(Scraped caption text data)
- - -

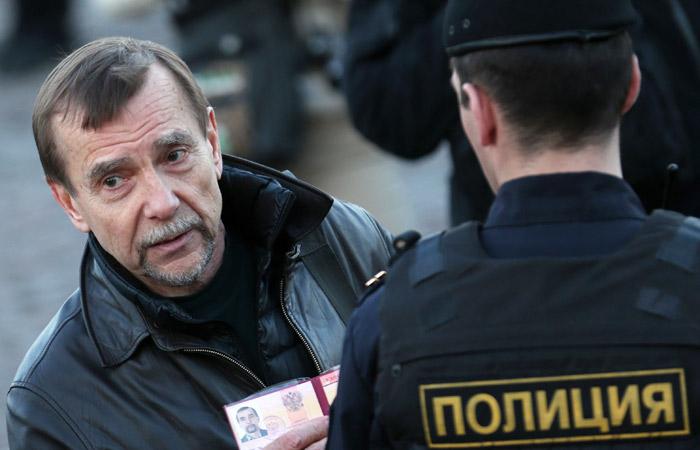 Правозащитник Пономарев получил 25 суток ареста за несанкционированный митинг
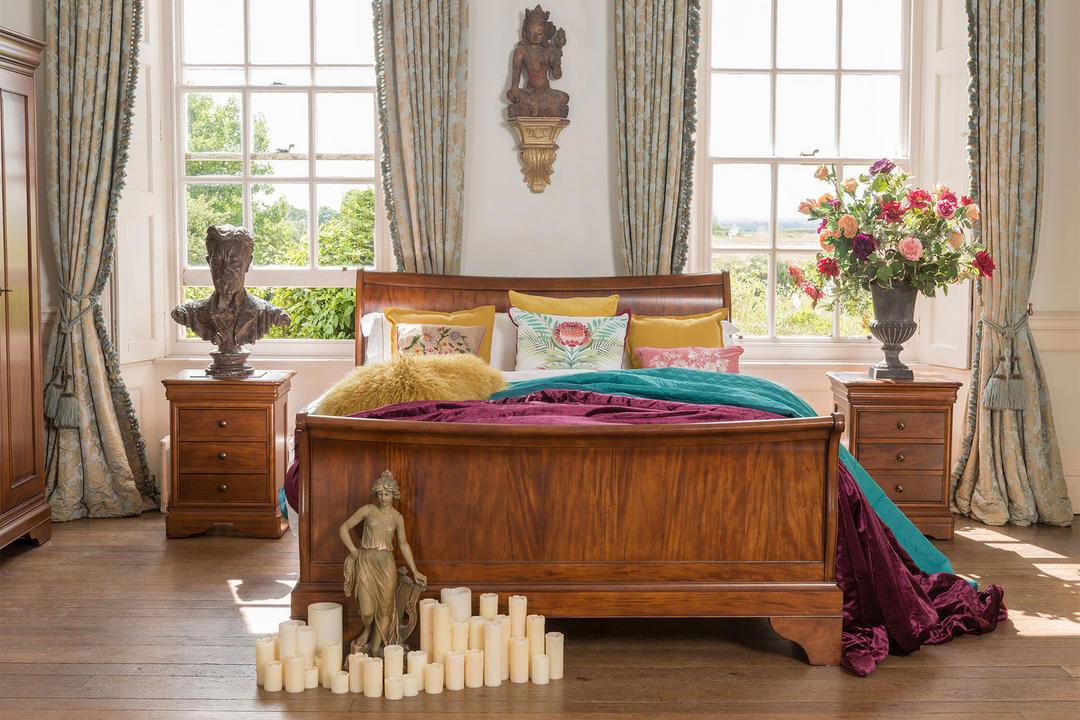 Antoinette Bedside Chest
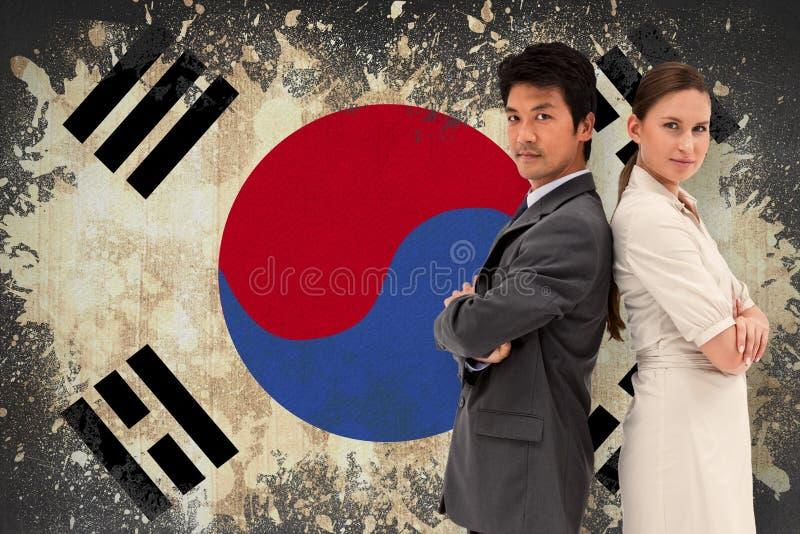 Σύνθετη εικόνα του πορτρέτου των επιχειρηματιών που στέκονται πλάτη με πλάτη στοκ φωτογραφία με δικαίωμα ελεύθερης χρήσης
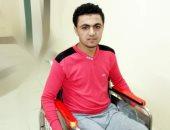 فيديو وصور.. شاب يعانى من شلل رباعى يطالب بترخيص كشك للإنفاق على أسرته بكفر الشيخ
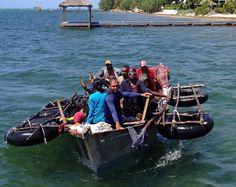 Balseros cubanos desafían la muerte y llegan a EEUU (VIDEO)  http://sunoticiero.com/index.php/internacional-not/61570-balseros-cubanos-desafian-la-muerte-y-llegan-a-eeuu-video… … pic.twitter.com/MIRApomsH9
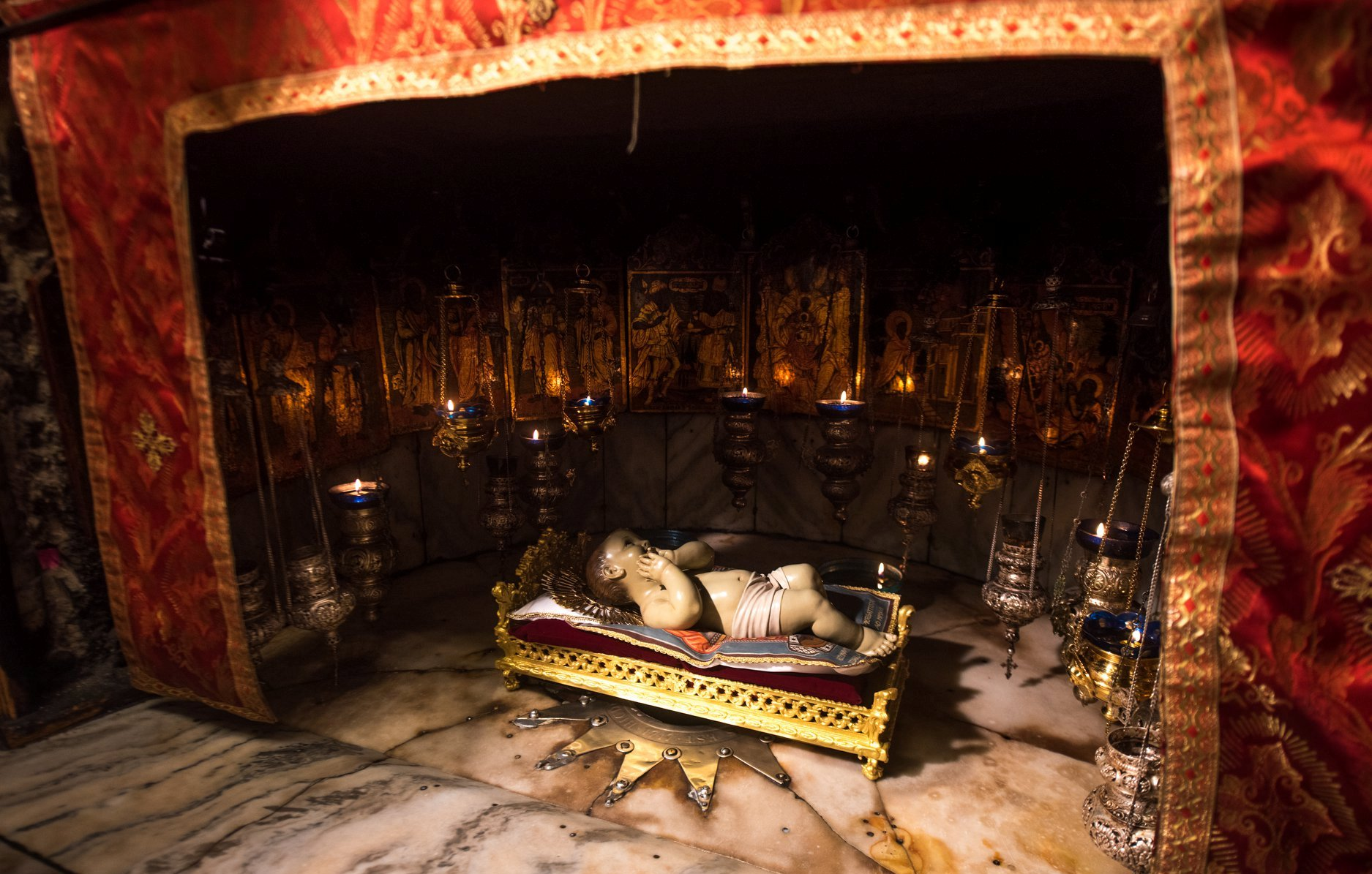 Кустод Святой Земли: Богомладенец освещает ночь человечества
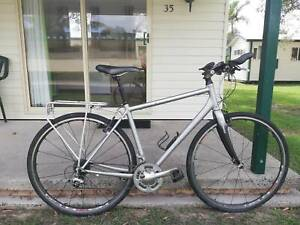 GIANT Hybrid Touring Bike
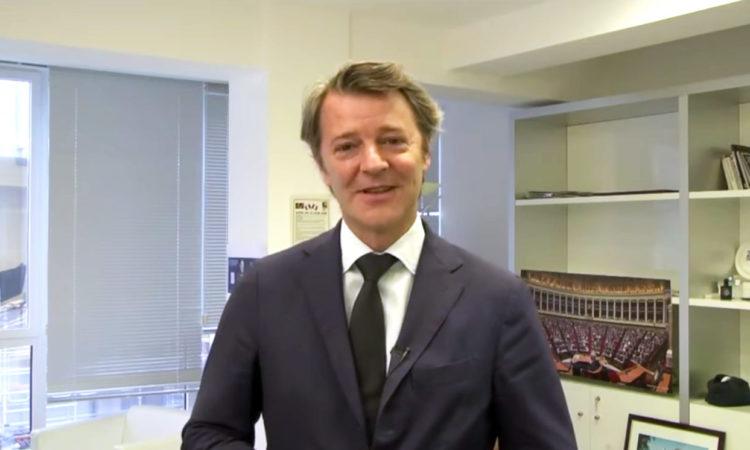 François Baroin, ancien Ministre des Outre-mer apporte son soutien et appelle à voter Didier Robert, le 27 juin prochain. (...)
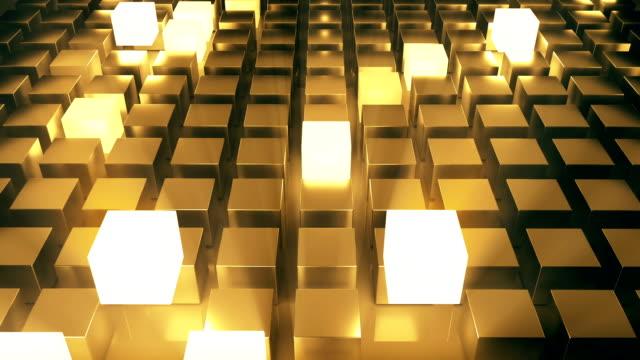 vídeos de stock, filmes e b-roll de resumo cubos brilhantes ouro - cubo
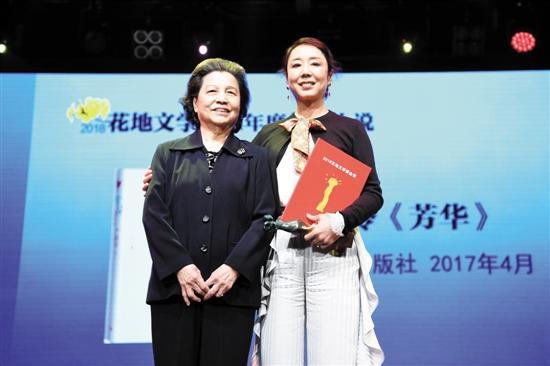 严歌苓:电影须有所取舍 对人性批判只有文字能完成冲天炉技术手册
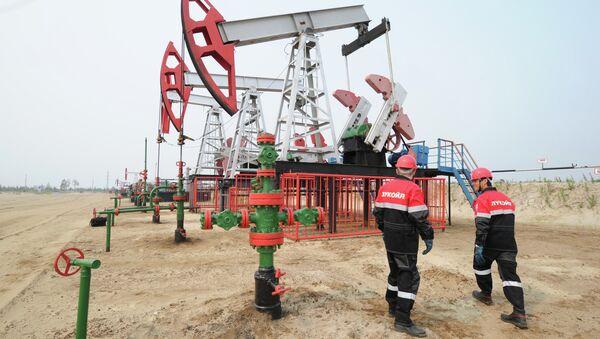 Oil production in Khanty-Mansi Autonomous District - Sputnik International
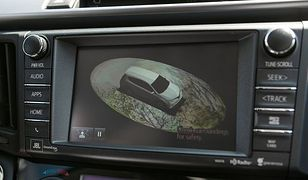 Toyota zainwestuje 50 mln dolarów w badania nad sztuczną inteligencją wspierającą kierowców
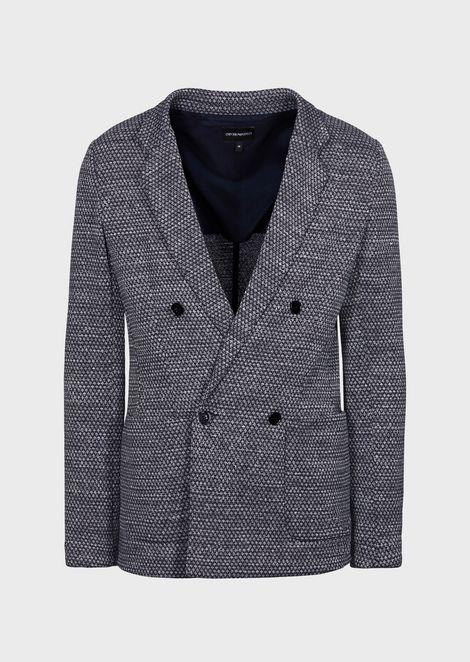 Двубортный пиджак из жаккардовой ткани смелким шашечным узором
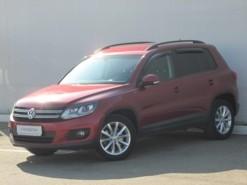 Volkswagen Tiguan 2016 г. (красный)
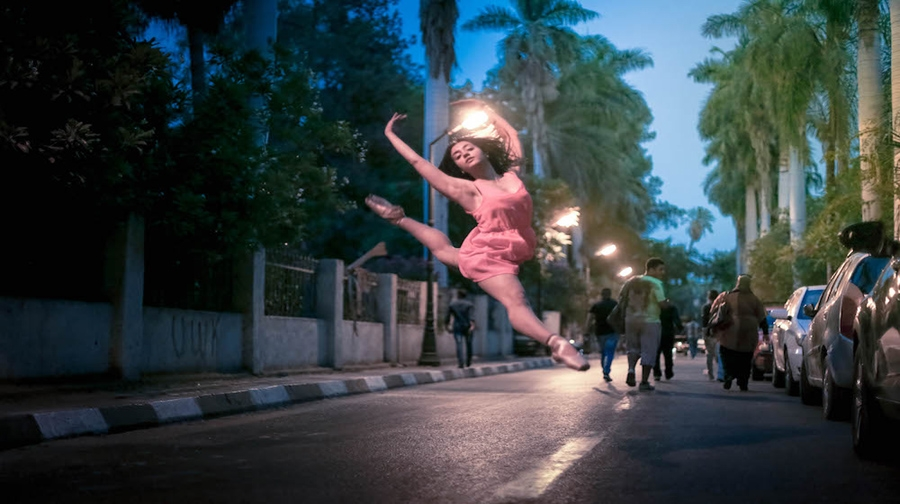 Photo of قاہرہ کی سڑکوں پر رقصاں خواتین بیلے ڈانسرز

- - -

* [EXERCISE]
Copy exactly the lines from the one containing "Toyota zainwestuje 50" through the last line of the records above, including both, and omit every picture.

* [RESULT OF THIS EXERCISE]
 Toyota zainwestuje 50 mln dolarów w badania nad sztuczną inteligencją wspierającą kierowców
 Двубортный пиджак из жаккардовой ткани смелким шашечным узором
 Volkswagen Tiguan 2016 г. (красный)
 Photo of قاہرہ کی سڑکوں پر رقصاں خواتین بیلے ڈانسرز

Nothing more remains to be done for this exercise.